* _Фрагмент текста_:
'''

Все это было, как кажется мне, так недавно! Но все это было, как думает мой нынешний молодой современник, очень давно! Он, видимо, больше прав.
Давно. Однако – весьма известный парадокс человеческой памяти – картины детства порою видятся мне яснее, подробней, чем, например, пережитые события минувшего года.
Всякий раз, когда, углубляясь в прошлое, я нахожу истоки своей спортивной страсти, вспоминаю первые соприкосновения с игрой, которой впоследствии посвятил почти всю свою жизнь, перед моими глазами вслед за образом кожаного мяча неизменно возникает образ… церкви. Что общего? Более того: что может быть несовместимей? Несуразица?
Дело в том, что любовь к футболу я взрастил в себе… по дороге в церковь. Точнее: взращивал постепенно, с оглядкой…
В пору моего детства под словом «Москва» разумели то, что сейчас называют центром. Какой была она тогда, можно представить себе, пройдясь, скажем, по сегодняшнему старому Арбату или Замоскворечью…
Все это широко известные вещи. Но, видимо, не для всех, если мне говорят: «Ну, тогда в Москве в футбол, где хочешь, там и играй, травы небось больше, чем асфальта…»
Мы жили в Замоскворечье, на Дербеневской улице. Тогда она выглядела, что называется, ближе к земле, интимней, семейней, однако не выходила за рамки общей архитектуры большого города – с характерной для той Москвы средней этажностью, с хорошо мощенной проезжей частью и покрытыми плитами тротуарами.
Церковь стояла в конце Дербеневской, неподалеку от Ново-Спасского моста. В числе ее прихожан была и наша семья.
Воскресными утрами большое наше семейство – отец, мать, братья, сестры, – смотревшееся, как и подобало случаю, весьма парадно, двигалось в сторону церкви. Отец, в долгополом пальто, блестевших ваксой штиблетах, выходном картузе, неторопливо, с достоинством шествовал впереди, за ним, чуть отступя и не менее чинно, – мать. Вслед мы. Шли без благости в душе. Напускали на лица благочестие только в случаях, когда ощущали на себе родительские взгляды. Но стоило им отвернуться, безбожно шкодили – исподтишка награждали друг друга пинками, строили рожи, копировали важность отца и кланявшихся ему знакомых. Признаться, было что копировать, – поклоны красноречиво говорили о социальной цене и тех, от кого они исходили, и тех, к кому относились. Нынче об этих поклонах мы можем судить лишь по пьесам Островского.

'''

* _Условие задачи_: Какие географические названия встречаются во фрагменте о детских воспоминаниях? Перечислите все.

* _Исходные данные_:
'''

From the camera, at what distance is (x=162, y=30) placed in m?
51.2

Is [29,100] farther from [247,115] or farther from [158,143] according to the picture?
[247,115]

'''

* _Решение_: Москва, старый Арбат, Замоскворечье, Дербеневская улица, Ново-Спасский мост.